-- What needs to be done --
Please set down the data word for word; images do not go in the copy.

-- Source data --
++++++++++
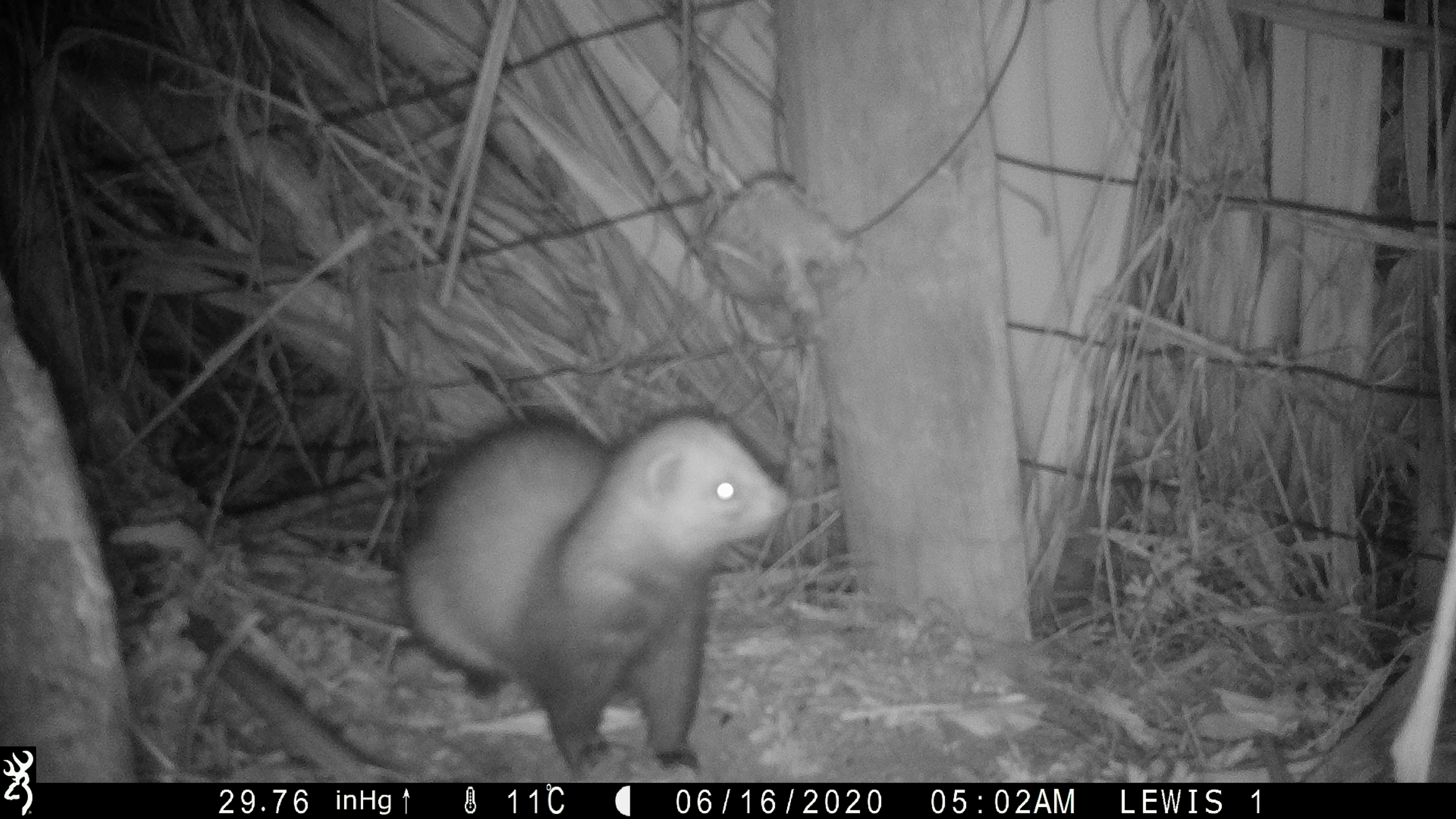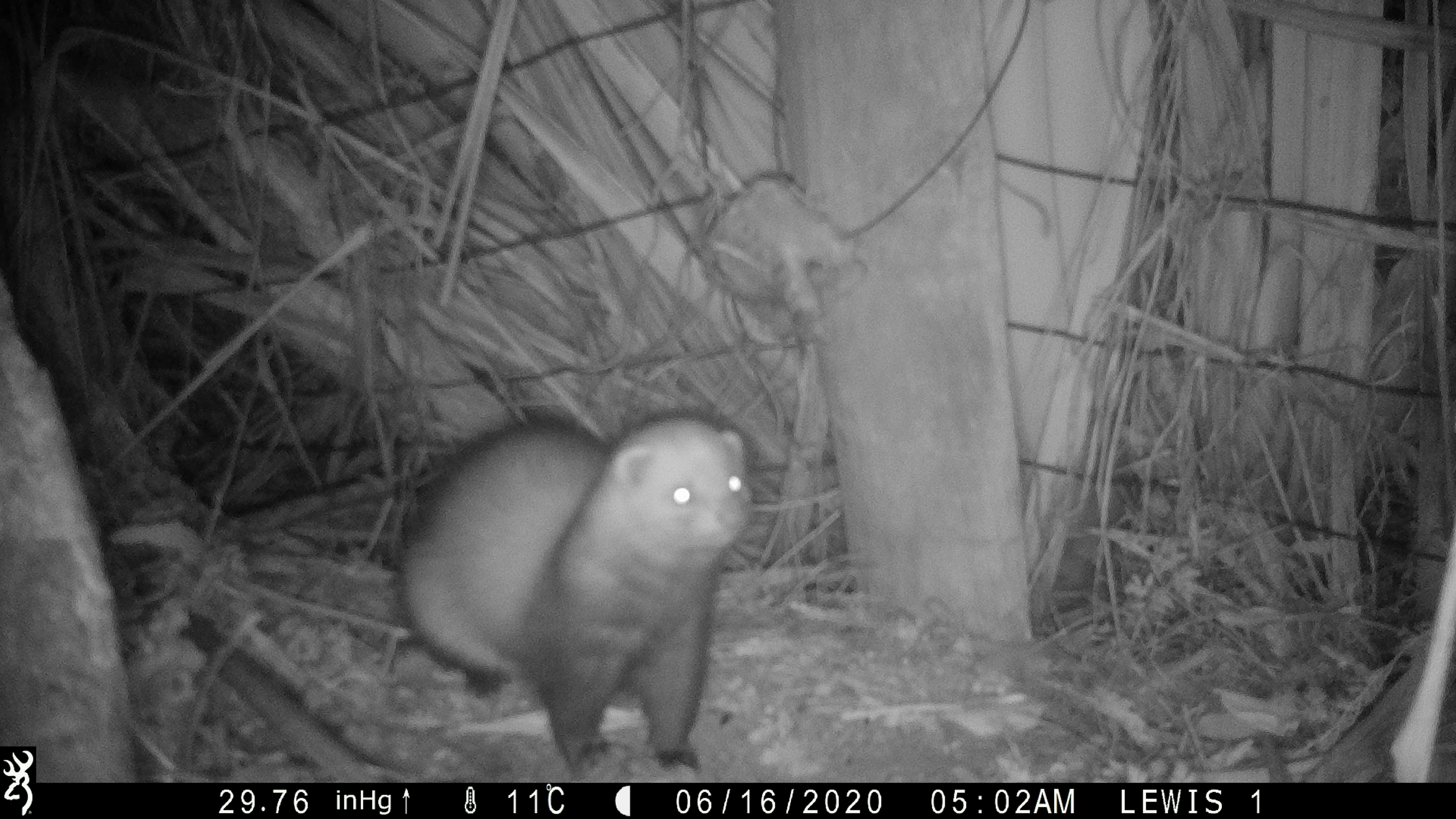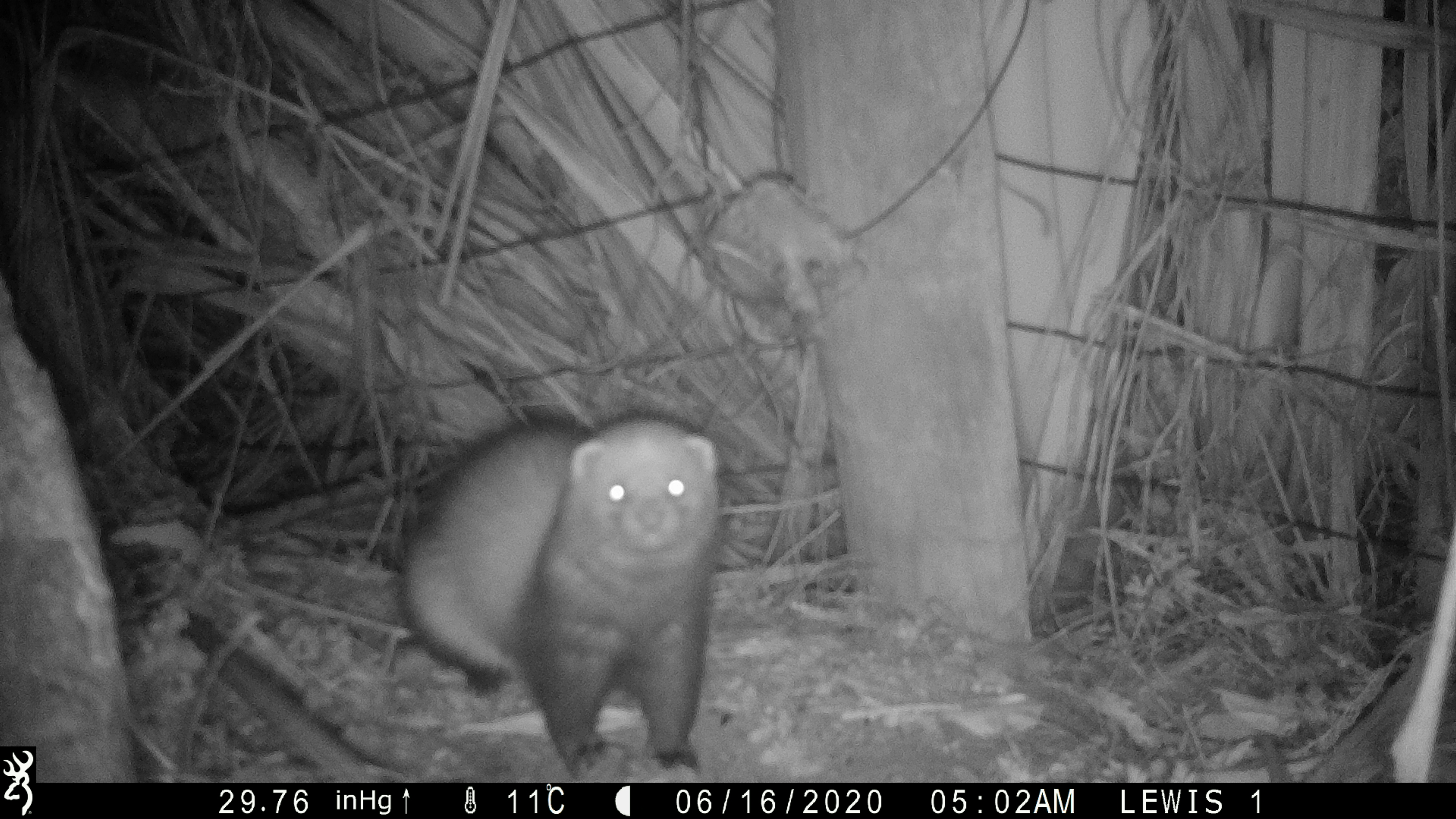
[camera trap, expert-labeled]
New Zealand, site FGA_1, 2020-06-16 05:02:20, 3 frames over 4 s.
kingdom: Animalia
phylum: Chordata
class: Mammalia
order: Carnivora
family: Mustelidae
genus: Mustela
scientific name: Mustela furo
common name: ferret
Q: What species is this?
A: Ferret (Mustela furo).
++++++++++
-- Output below --
[camera trap, expert-labeled]
New Zealand, site FGA_1, 2020-06-16 05:02:20, 3 frames over 4 s.
kingdom: Animalia
phylum: Chordata
class: Mammalia
order: Carnivora
family: Mustelidae
genus: Mustela
scientific name: Mustela furo
common name: ferret
Q: What species is this?
A: Ferret (Mustela furo).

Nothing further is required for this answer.